Task brief: At the line that holds "Demi Lovato Quotes: Tired", start repeating, and keep going exactly through the final line of the material; include both ends and skip the pictures.
:::::
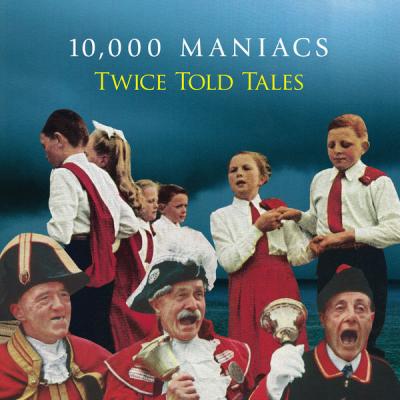 10,000 Maniacs - Twice Told Tales - (2015-04-28)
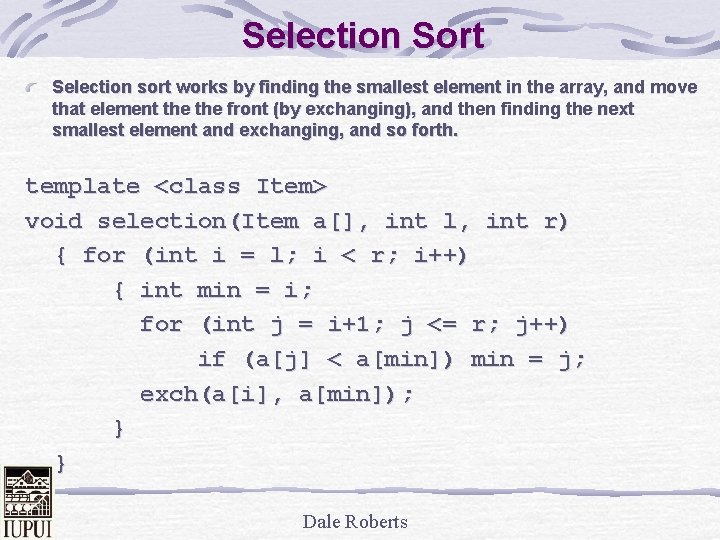 Selection Sort Selection sort works by finding the smallest element in the array, and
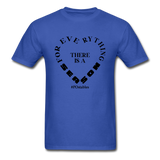 For Everything There is a Season B Unisex Classic T-Shirt - royal blue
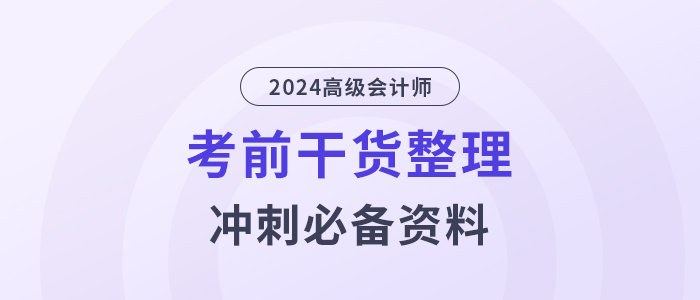 高分必備！2024年高級(jí)會(huì)計(jì)師考前干貨放送！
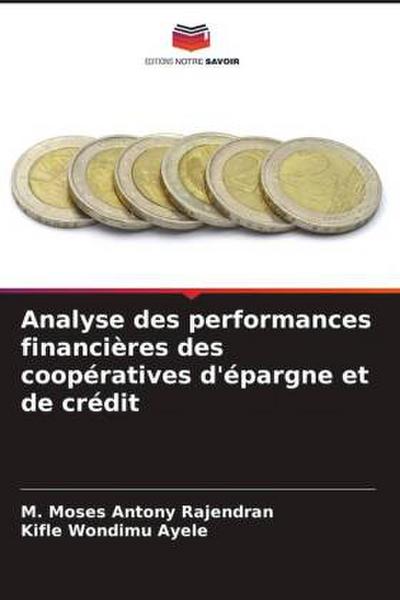 Analyse des performances financières des coopératives d’épargne et de crédit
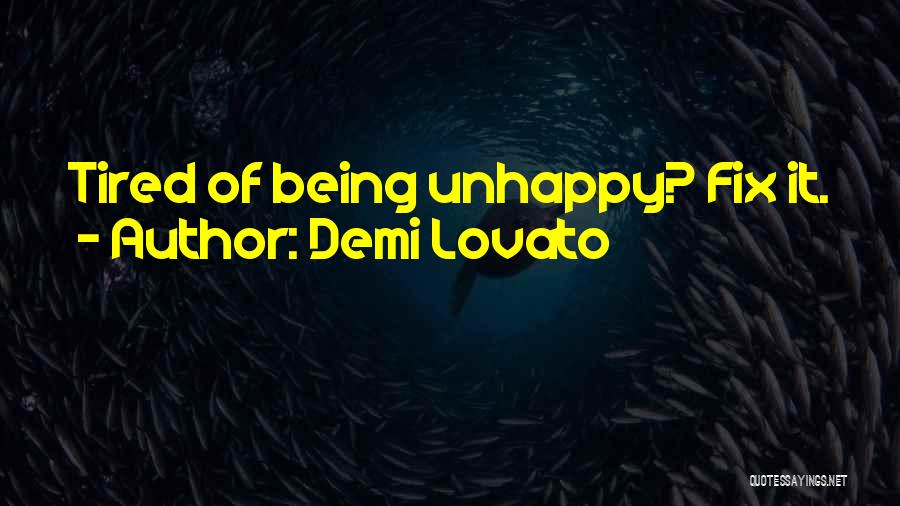 Demi Lovato Quotes: Tired Of Being Unhappy? Fix It.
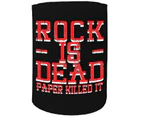 123t Stubby Holder - Rock Is Dead Paper Killed It - Funny Novelty Stubbie Birthday Christmas Gift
:::::
Exercise answer:
 Demi Lovato Quotes: Tired Of Being Unhappy? Fix It.
 123t Stubby Holder - Rock Is Dead Paper Killed It - Funny Novelty Stubbie Birthday Christmas Gift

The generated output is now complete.